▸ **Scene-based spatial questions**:
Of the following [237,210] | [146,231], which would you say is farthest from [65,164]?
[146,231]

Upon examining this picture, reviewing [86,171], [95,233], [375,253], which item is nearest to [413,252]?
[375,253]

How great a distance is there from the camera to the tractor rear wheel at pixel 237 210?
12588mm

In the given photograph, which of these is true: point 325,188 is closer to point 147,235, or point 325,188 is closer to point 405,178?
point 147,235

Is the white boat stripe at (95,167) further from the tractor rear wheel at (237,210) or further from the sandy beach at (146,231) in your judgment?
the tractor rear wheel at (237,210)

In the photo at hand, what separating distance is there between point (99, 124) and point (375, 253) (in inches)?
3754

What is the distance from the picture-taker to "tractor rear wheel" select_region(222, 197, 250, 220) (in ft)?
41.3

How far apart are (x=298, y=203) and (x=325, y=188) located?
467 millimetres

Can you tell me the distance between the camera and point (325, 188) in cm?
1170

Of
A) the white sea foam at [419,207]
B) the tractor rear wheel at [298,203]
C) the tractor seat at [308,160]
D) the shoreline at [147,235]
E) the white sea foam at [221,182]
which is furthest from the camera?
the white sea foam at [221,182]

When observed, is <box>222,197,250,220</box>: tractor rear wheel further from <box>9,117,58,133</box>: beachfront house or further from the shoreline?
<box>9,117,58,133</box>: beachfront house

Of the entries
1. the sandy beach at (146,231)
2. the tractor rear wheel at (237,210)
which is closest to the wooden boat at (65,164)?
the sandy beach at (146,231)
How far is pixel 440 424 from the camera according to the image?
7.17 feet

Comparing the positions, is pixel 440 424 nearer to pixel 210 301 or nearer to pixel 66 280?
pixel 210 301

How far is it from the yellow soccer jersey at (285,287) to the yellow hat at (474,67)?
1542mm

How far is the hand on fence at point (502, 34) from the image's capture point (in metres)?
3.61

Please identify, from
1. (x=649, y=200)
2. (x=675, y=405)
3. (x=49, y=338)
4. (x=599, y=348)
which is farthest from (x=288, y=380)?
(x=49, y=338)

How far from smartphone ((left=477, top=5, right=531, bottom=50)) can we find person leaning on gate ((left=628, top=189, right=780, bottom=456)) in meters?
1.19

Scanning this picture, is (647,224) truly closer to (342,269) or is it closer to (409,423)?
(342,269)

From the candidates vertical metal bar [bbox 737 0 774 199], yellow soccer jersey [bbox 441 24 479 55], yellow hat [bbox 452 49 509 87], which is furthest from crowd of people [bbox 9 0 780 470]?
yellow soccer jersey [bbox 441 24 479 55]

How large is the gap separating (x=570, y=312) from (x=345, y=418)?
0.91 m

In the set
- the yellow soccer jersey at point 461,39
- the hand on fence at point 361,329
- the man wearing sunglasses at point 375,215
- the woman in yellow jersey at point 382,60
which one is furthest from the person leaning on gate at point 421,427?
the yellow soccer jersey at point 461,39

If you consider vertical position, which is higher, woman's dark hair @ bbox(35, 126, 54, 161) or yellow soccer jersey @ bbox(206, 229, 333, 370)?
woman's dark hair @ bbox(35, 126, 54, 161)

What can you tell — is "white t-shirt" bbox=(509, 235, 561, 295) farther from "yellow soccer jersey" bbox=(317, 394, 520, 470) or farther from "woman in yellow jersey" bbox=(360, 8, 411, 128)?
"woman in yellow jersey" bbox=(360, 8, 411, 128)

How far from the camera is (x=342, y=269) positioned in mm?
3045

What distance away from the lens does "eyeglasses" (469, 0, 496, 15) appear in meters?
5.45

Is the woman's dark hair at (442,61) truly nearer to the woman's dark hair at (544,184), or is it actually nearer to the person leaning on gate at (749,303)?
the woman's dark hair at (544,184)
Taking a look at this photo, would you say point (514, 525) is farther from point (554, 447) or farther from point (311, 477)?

▸ **What to do**:
Please repeat all the records above exactly as they appear.

▸ **Written response**:
Of the following [237,210] | [146,231], which would you say is farthest from [65,164]?
[146,231]

Upon examining this picture, reviewing [86,171], [95,233], [375,253], which item is nearest to [413,252]?
[375,253]

How great a distance is there from the camera to the tractor rear wheel at pixel 237 210?
12588mm

In the given photograph, which of these is true: point 325,188 is closer to point 147,235, or point 325,188 is closer to point 405,178?
point 147,235

Is the white boat stripe at (95,167) further from the tractor rear wheel at (237,210) or further from the sandy beach at (146,231) in your judgment?
the tractor rear wheel at (237,210)

In the photo at hand, what separating distance is there between point (99, 124) and point (375, 253) (in inches)?
3754

What is the distance from the picture-taker to "tractor rear wheel" select_region(222, 197, 250, 220) (in ft)?
41.3

How far apart are (x=298, y=203) and (x=325, y=188) located?
467 millimetres

Can you tell me the distance between the camera and point (325, 188) in cm?
1170

Of
A) the white sea foam at [419,207]
B) the tractor rear wheel at [298,203]
C) the tractor seat at [308,160]
D) the shoreline at [147,235]
E) the white sea foam at [221,182]
which is furthest from the camera?
the white sea foam at [221,182]

When observed, is <box>222,197,250,220</box>: tractor rear wheel further from <box>9,117,58,133</box>: beachfront house or further from the shoreline?
<box>9,117,58,133</box>: beachfront house

Of the entries
1. the sandy beach at (146,231)
2. the tractor rear wheel at (237,210)
which is closest to the wooden boat at (65,164)?
the sandy beach at (146,231)
How far is pixel 440 424 from the camera according to the image?
7.17 feet

Comparing the positions, is pixel 440 424 nearer to pixel 210 301 or nearer to pixel 66 280?
pixel 210 301

How far is it from the yellow soccer jersey at (285,287) to the yellow hat at (474,67)?
1542mm

How far is the hand on fence at point (502, 34) from the image's capture point (in metres)?
3.61

Please identify, from
1. (x=649, y=200)
2. (x=675, y=405)
3. (x=49, y=338)
4. (x=599, y=348)
which is farthest from (x=288, y=380)?
(x=49, y=338)

How far from smartphone ((left=477, top=5, right=531, bottom=50)) can we find person leaning on gate ((left=628, top=189, right=780, bottom=456)) in meters?
1.19

Scanning this picture, is (647,224) truly closer to (342,269) or is it closer to (409,423)?
(342,269)

From the candidates vertical metal bar [bbox 737 0 774 199], yellow soccer jersey [bbox 441 24 479 55], yellow hat [bbox 452 49 509 87], which is furthest from crowd of people [bbox 9 0 780 470]?
yellow soccer jersey [bbox 441 24 479 55]

How large is the gap separating (x=570, y=312) from (x=345, y=418)?
0.91 m

In the set
- the yellow soccer jersey at point 461,39
- the hand on fence at point 361,329
- the man wearing sunglasses at point 375,215
- the woman in yellow jersey at point 382,60
which one is furthest from the person leaning on gate at point 421,427?
the yellow soccer jersey at point 461,39

If you consider vertical position, which is higher, woman's dark hair @ bbox(35, 126, 54, 161) or yellow soccer jersey @ bbox(206, 229, 333, 370)?
woman's dark hair @ bbox(35, 126, 54, 161)

What can you tell — is "white t-shirt" bbox=(509, 235, 561, 295) farther from "yellow soccer jersey" bbox=(317, 394, 520, 470) or farther from "woman in yellow jersey" bbox=(360, 8, 411, 128)?
"woman in yellow jersey" bbox=(360, 8, 411, 128)

How far from the camera is (x=342, y=269) positioned in mm?
3045

What distance away from the lens does "eyeglasses" (469, 0, 496, 15) appear in meters?
5.45

Is the woman's dark hair at (442,61) truly nearer to the woman's dark hair at (544,184), or is it actually nearer to the person leaning on gate at (749,303)?
the woman's dark hair at (544,184)
Taking a look at this photo, would you say point (514, 525) is farther from point (554, 447) or farther from point (311, 477)?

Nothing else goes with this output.